══ TESTO DI LETTURA ══
E' saggia, la compagna Sabrina Ferilli. Credeva "che i buoni fossero tutti da un lato della strada e sull'altro sostassero soltanto i cattivi. Non lo penso più e credo che le idee siano più importanti delle ideologie".

Esemplare compagna sempre, di sinistra sempre, ma senza la vociante indignazione di piazza e d'appello, "ho assoluto orrore", intervistata da Malcom Pagani sul Fatto ha distillato due pagine di assoluto e militante buon senso. Persino evocando, si potrebbe dire in casa dell'impiccato, la corda penzolante: quella del Cav.

"C'è una sentenza e c'è stata una lunga inchiesta, ma no, contenta non sono. Non godo per le disgrazie altrui, e a livello umano Berlusconi ha la mia solidarietà. Non dimentico l'importante imprenditore che è stato".

Mica facile dirlo: più ancora se il Cav. mai hai votato e il Sanbittèr ad Arcore mai degustato. Sarà che ospitare da bimba al desco familiare Pietro Ingrao, e andare col babbo comunista ai comizi di Pajetta e Berlinguer, dà una diversa prospettiva rispetto al Palasharp e alle adunate di "se non ora, quando?", ma la compagna Ferilli - icona de sinistra - spiega come i lati della strada non siano fossati invalicabili, e vagare tra diversi marciapiedi sia a volte salutare - troppo da coglioni l'immobilità da paracarro.

Con accuratezza antropologica, spiega quale "religione nazionale" il fenomeno degli invidiosi: "Hanno la patente. So' strutturati forti. Non aspirano al meglio, ma cercano di abbassarti al loro livello", o certe forme di moralismo bigotto, "un cattocomunismo di ritorno in cui la frivolezza è un peccato mortale e flagellarsi è un dogma". Per capire, piuttosto che via Olgettina, a volte è meglio la sezione del Pci.

2 - TUTTI GLI UOMINI DELLA FERILLI
Malcom Pagani per "Il Fatto Quotidiano"
═══
══ DATI FORNITI ══
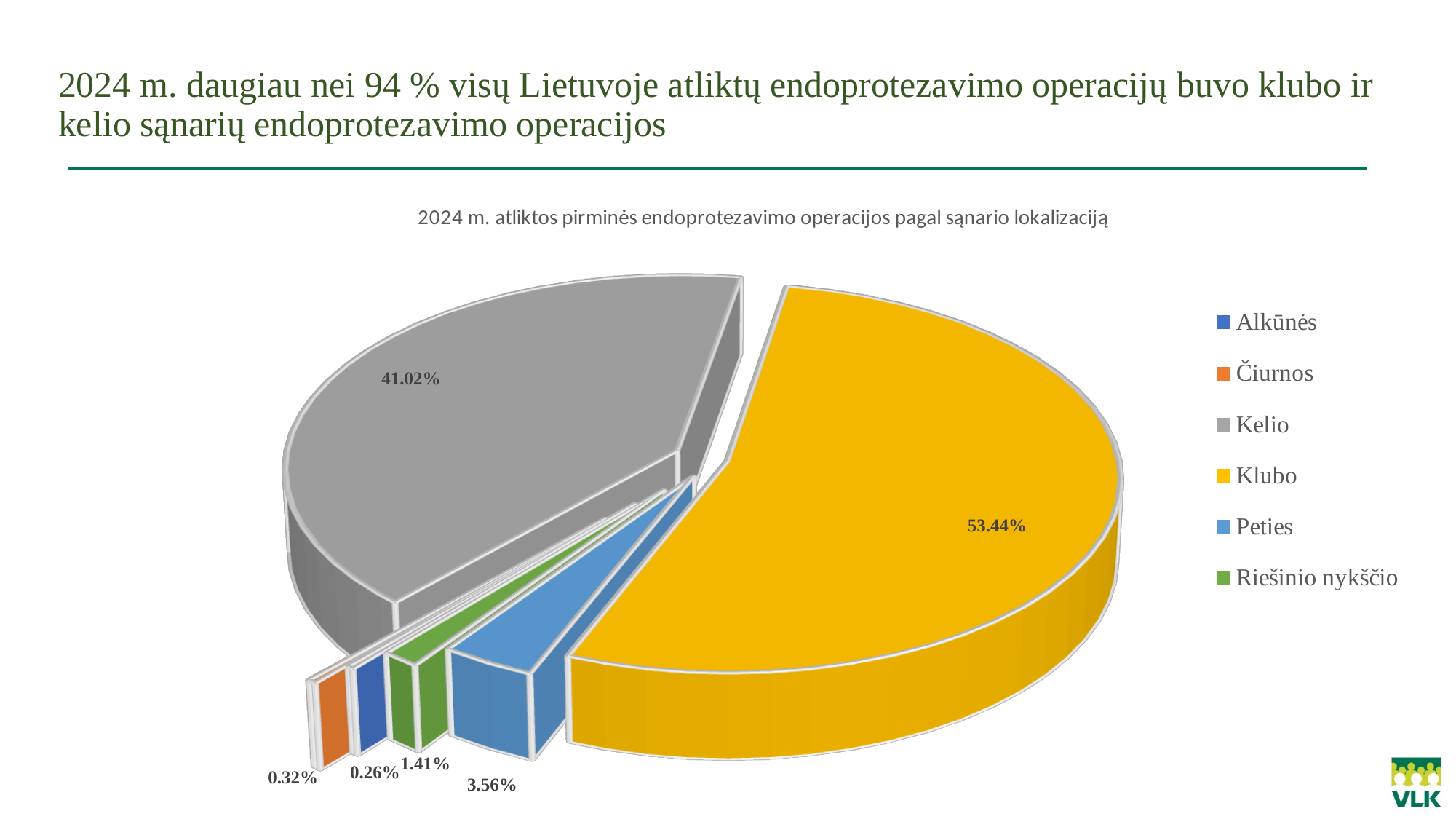
Which category has the smallest share of the pie? Alkūnės Which category has the largest share of the pie? Klubo What is the value for Riešinio nykščio? 1.41% What kind of chart is shown on the slide? Pie chart What share of the pie does Klubo have? 53.44% What is the value for Alkūnės? 0.26% What is the value for Čiurnos? 0.32% What is the title of the chart? 2024 m. atliktos pirminės endoprotezavimo operacijos pagal sąnario lokalizaciją What is the value for Peties? 3.56% How many categories does the legend list? 6 What is the difference between the shares of Klubo and Kelio? 12.42% What share of the pie does Kelio have? 41.02%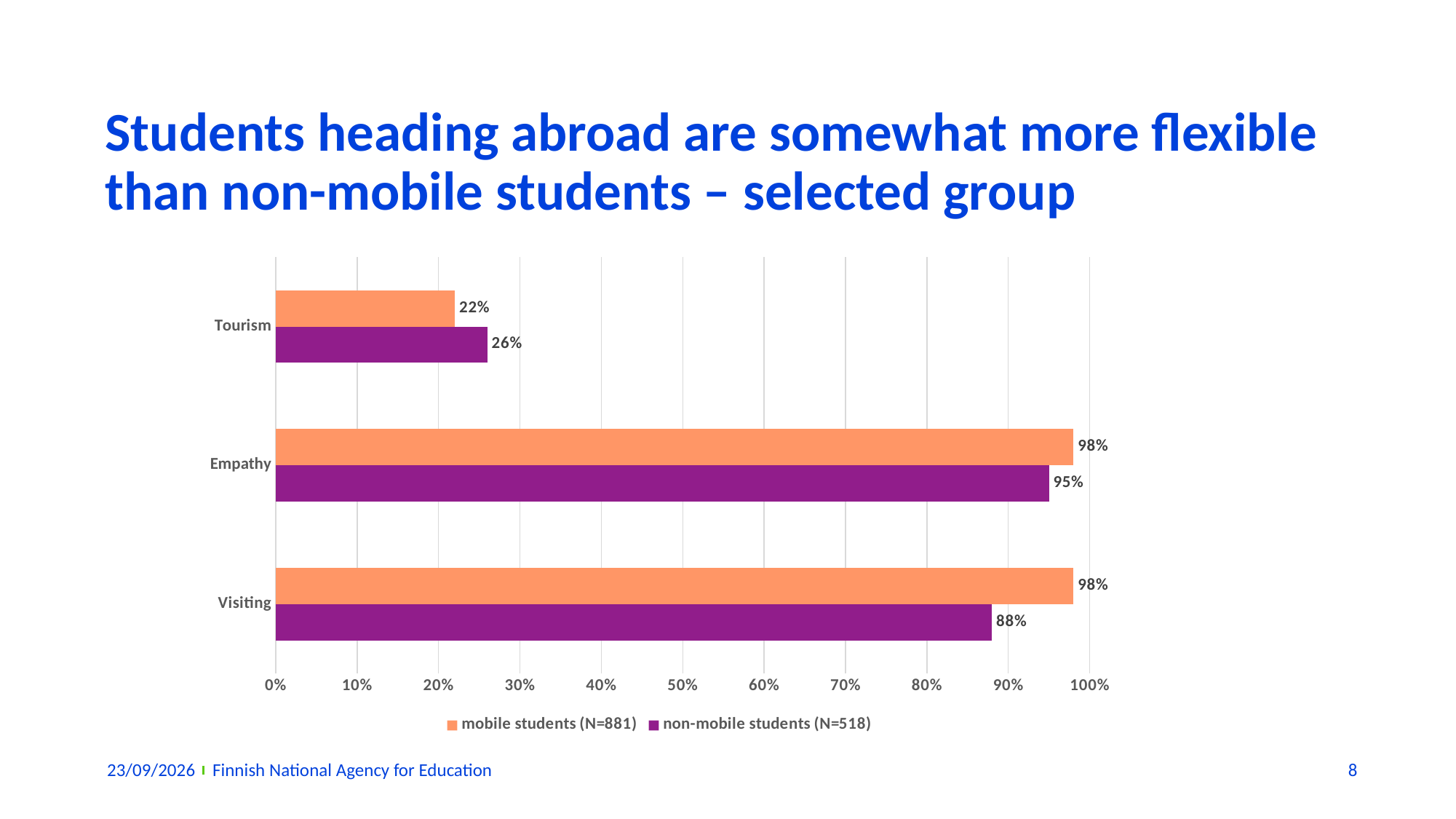
What is the value for non-mobile students (N=518) for Empathy? 95% What is the value for mobile students (N=881) for Tourism? 22% What is the difference between non-mobile students and mobile students for Tourism? 4% What is the value for non-mobile students (N=518) for Tourism? 26% What kind of chart is shown on the slide? bar chart How many series does the legend list? 2 What is the difference between mobile students and non-mobile students for Visiting? 10% Which category has the highest value for non-mobile students (N=518)? Empathy How many categories are shown on the chart? 3 For Tourism, which series has the larger value: mobile students (N=881) or non-mobile students (N=518)? non-mobile students (N=518) Which category has the lowest value for mobile students (N=881)? Tourism What is the value for non-mobile students (N=518) for Visiting? 88%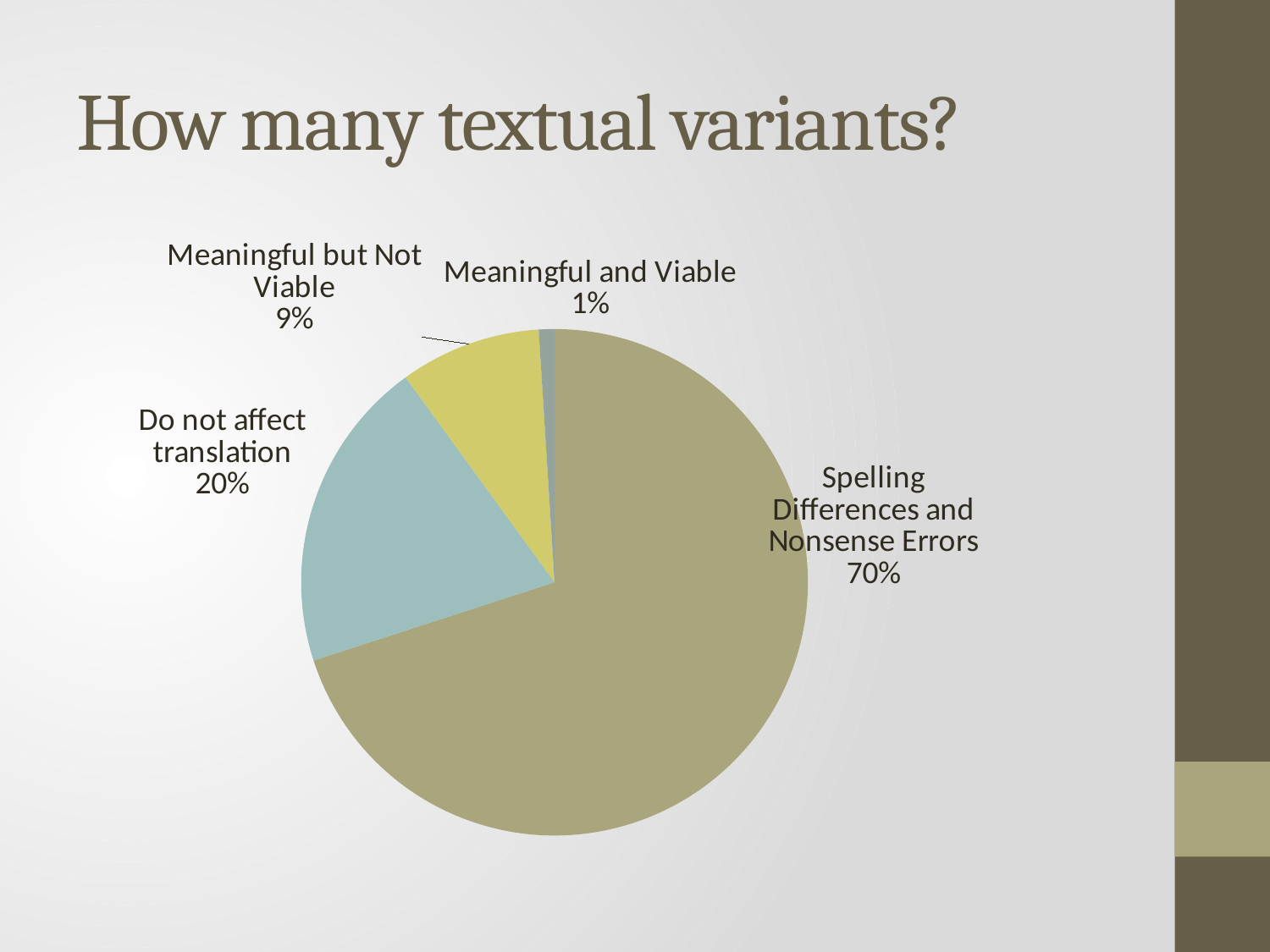
How many slices does the pie chart have? 4 What is the difference in percentage points between "Meaningful but Not Viable" and "Meaningful and Viable"? 8 What share of the pie is labelled "Do not affect translation"? 20% What share of the pie is labelled "Meaningful but Not Viable"? 9% Which category has the largest slice of the pie? Spelling Differences and Nonsense Errors What is the title of the slide containing the pie chart? How many textual variants? Which is larger: the slice for "Do not affect translation" or the slice for "Meaningful but Not Viable"? Do not affect translation What share of the pie is labelled "Meaningful and Viable"? 1% Which category has the smallest slice of the pie? Meaningful and Viable What kind of chart is shown on the slide? pie chart What is the difference in percentage points between "Spelling Differences and Nonsense Errors" and "Do not affect translation"? 50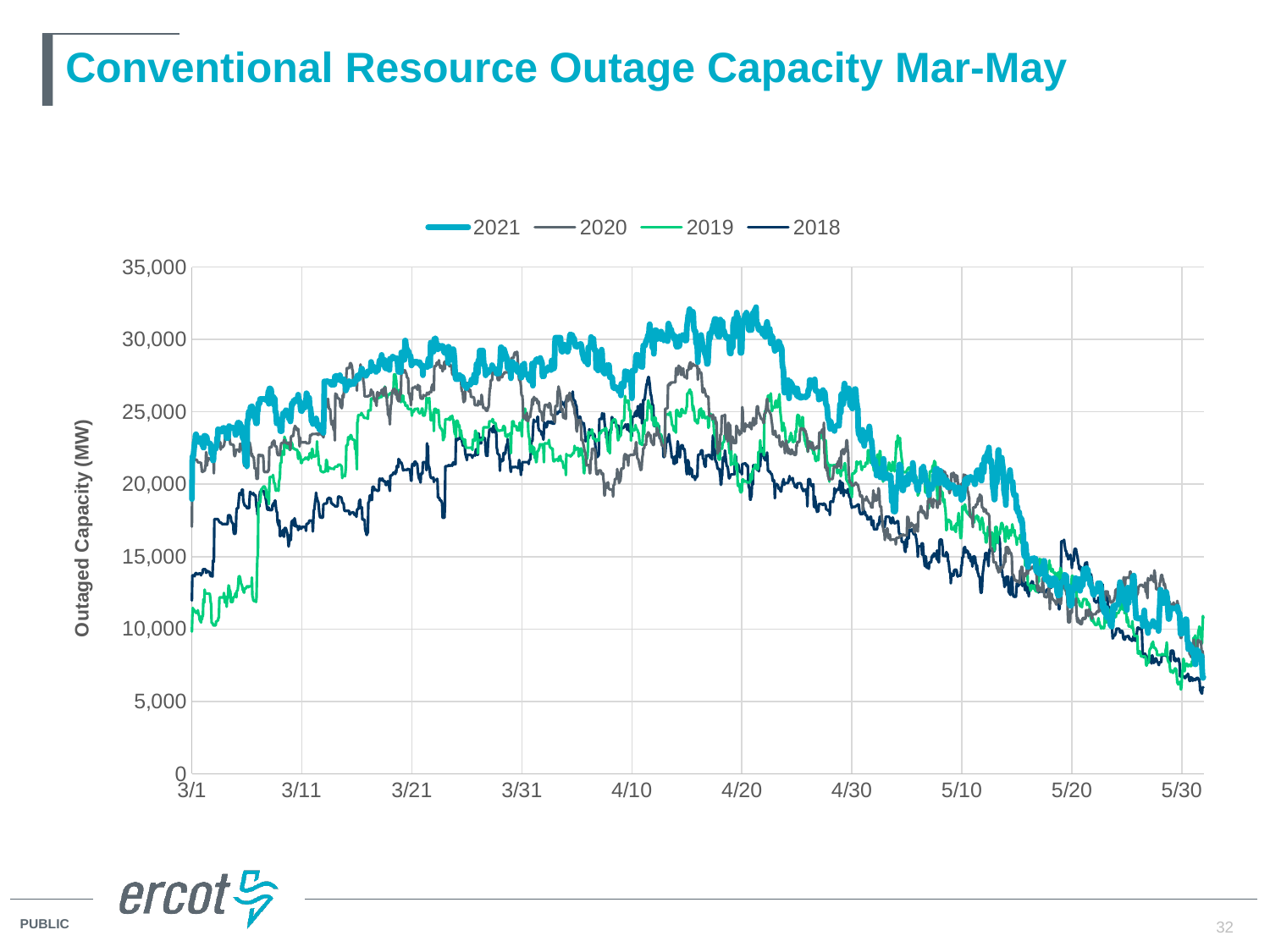
Is the value for the 2018 series at 3/1 greater or less than 15,000? less What is the highest value shown on the vertical axis? 35,000 Which series has the highest outaged capacity around 4/20? 2021 Do the values of the 2021 series rise or fall between 4/20 and 5/30? fall How many series does the legend list? 4 Is the peak value of the 2021 series around 4/20 greater or less than 30,000? greater Do the values of the 2021 series rise or fall between 3/1 and 4/20? rise Is the value for the 2019 series at 3/1 greater or less than 15,000? less What is the label of the vertical axis? Outaged Capacity (MW) What kind of chart is shown on the slide? Line chart Which years are listed in the chart legend? 2021, 2020, 2019, 2018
═══
§ **ATTIVITÀ**:
Secondo il testo di lettura, chi ha intervistato Sabrina Ferilli per il Fatto?

§ **RISULTATO**:
Malcom Pagani.